2. Find the critical value (s).  The level of significance uses the symbol α called alpha.  Here α = .01 because our problem indicated that was the value to use.  For a two tail tests of means where the population standard deviation is unknown and the sample size is < 30, the t distribution is used to test the hypothesis.  To find the critical values you must first recognize that the amount of error, our alpha, which is equal to .01, could occur on both sides of mean in a two tail test.  For all two tail tests of means, you divide alpha, our error, by 2.  This gives us the probability of error for each tail of .005.  Now to find the t value we use the t table and find the column of t values for the .005 column.  However we still need one more piece of information, the degrees of freedom.  The degrees of freedom are equal to n - 1, so we take 20 - 1 = 19 degrees of freedom.  Looking at the t table, in the t.005 column, with 19 degrees of freedom, our critical value for t equals 2.861.  Since we have a two tail test and are concerned with values less than and greater than our hypothesized value, the actual critical values we will use is -2.861 and 2.861.  The decision rule is stated as:  Reject H0 in favor of H1 if our calculated test statistic from step 3 < -2.861 or > 2.861, otherwise we fail to reject H0.

3. Compute the test statistic.  For this step we calculate the value of the test statistic t based upon our sample data.  For a two tail test of means when the population standard deviation is unknown and the sample size is < 30, we use the following formula:

Using the formula above, we simply fill in the information based upon the sample data and our hypothesized mean value.  Therefore, we will have for our sample mean the value of 1.751, for the hypothesized mean value we use 1.75, and to find the estimated standard error, we simply take the sample standard deviation of .002 and divide it by the square root of the sample size of 20.  1.751 - 1.75 / (.002/√20) = .001/ .00045 = 2.22.  Our calculated test statistic value is 2.22.

4. Make your statistical decision to reject or not reject the null hypothesis.  Since our calculated test statistic value of 2.22 is less than 2.861, we fail to reject the null hypothesis. 
    

5. Summarize the results.  Looking back at our problem by failing to reject the null hypothesis you are stating that the drill bits do meet the necessary size.  Notice that by using a t distribution, the test statistic and the critical value changes which could have an impact as to whether we reject the null hypothesis or not if our calculated value was closer to the critical value of t.

What?  You want another example of a hypothesis test of means using the t distribution?  You got it!

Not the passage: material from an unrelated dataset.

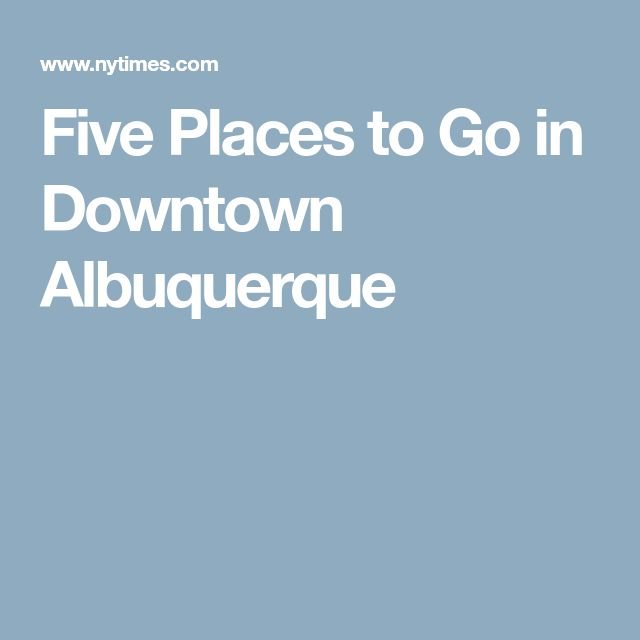 Five Places to Go in Downtown Albuquerque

In a recent random sample survey of car fleet buyers, 24 respondents to the survey indicated on their satisfaction surveys an average of 8.75 out of 10 points in regards to satisfaction with their purchase.  The sample standard deviation was .60.  If the goal of the satisfaction program was to have an average score of 8.85 out of 10 points, was the goal met based upon our sample data?  Test using a .05 level of significance.

1. State the null and alternative hypothesis.  The first step is to properly state the null and alternative hypotheses.  The null hypothesis for this problem should be stated as:  H0:  µ = 8.85 points.  The alternative hypothesis should be stated as:  H1:  µ < 8.85 points.  In this problem we are concerned only if the survey average is below 8.85 points.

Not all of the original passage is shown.